Hay muchos lugares en
el África-mito
que aleccionan. Donde uno siente que está aprendiendo o recibiendo enseñanzas
existenciales que nunca, nunca olvidará.
Pasear por Ilha de Moçambique (Mozambique) mezclaba dos placeres: el regocijo viajero y
el agrado de la tranquilidad. Desprendía tanto altivez colonial como normalidad
en el diario vivir.
Callejear cuando el
sol caía en el horizonte entre aquellas ancestrales casas coloniales -reformadas, unas;
pintadas pero abandonadas a su suerte, otras-, caminar entre aquellos árboles
centenarios caídos por el entonces reciente huracán del que además se veían
otros destrozos y observar a aquellos vecinos sentados ante las puertas
abiertas de sus casas en las que se intuía la magia de añejos aristócratas
ocupantes, fueron unas de las muchas docencias que le imprimió África. Otra, contemplar el poblado Makuti, en mitad de la isla como un barrio más, hundido
en su inquietante foso, abarrotado de pobres pobladores, humildes pescadores,
antaño siervos de colonos y semi esclavos de miseria.

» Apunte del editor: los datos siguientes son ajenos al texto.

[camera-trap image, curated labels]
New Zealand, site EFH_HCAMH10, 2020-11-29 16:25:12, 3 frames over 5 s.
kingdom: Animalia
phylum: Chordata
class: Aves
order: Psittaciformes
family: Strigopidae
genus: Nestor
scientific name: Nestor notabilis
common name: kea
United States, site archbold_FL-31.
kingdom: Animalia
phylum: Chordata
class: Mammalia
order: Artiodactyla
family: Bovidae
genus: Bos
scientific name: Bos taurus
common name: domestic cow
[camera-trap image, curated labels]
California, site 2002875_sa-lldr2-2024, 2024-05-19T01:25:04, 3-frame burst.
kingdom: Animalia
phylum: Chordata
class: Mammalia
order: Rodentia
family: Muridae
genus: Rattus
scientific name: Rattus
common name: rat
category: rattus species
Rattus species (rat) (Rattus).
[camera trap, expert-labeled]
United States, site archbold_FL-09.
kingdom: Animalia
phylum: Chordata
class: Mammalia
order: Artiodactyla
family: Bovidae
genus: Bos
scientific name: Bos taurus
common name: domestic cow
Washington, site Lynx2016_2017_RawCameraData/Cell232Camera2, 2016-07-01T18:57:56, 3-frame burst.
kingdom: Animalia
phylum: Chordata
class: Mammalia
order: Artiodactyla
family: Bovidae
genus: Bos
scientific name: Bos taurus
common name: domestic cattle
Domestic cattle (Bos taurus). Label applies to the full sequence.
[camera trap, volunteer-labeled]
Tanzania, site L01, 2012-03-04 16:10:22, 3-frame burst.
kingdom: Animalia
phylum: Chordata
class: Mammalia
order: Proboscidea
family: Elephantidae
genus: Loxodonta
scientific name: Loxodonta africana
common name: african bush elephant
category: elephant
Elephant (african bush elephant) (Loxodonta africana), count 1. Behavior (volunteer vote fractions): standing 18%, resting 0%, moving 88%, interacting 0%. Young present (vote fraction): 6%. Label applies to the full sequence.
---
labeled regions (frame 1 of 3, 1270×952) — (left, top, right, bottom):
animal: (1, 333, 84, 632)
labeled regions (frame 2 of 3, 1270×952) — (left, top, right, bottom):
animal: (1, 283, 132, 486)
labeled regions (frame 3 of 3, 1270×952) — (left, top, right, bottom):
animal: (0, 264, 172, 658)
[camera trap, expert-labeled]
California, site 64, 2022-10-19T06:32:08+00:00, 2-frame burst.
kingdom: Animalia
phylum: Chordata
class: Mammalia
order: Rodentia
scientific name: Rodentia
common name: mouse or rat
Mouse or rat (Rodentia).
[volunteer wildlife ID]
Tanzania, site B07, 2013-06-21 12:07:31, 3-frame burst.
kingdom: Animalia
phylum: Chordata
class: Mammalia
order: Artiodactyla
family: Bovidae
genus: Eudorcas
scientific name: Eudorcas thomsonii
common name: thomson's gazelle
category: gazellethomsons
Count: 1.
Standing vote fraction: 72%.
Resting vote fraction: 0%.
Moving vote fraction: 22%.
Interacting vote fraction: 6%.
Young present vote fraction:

-Primer plano del poblado Makuti-
Ilha de Moçambique,
isla de antiguos comerciantes, negreros, embajadores del mundo y monjes obesos
y mandones. Fue mágica, aunque nunca supo por qué.
El viajero insatisfecho no puede asegurar
ahora que contempló el atardecer más inverosímil de su vida pero sí el de mayor
quietud. Desde que atravesó, un mediodía de marzo, aquel estrecho y largo
puente que unía la isla al continente pensó que era un lugar seductor.
La abandonó cuando todavía el sol no había dado
señales de alborear. Atravesó de nuevo, en dirección contraria, el puente que
le alejaría de allí, kilómetros y kilómetros.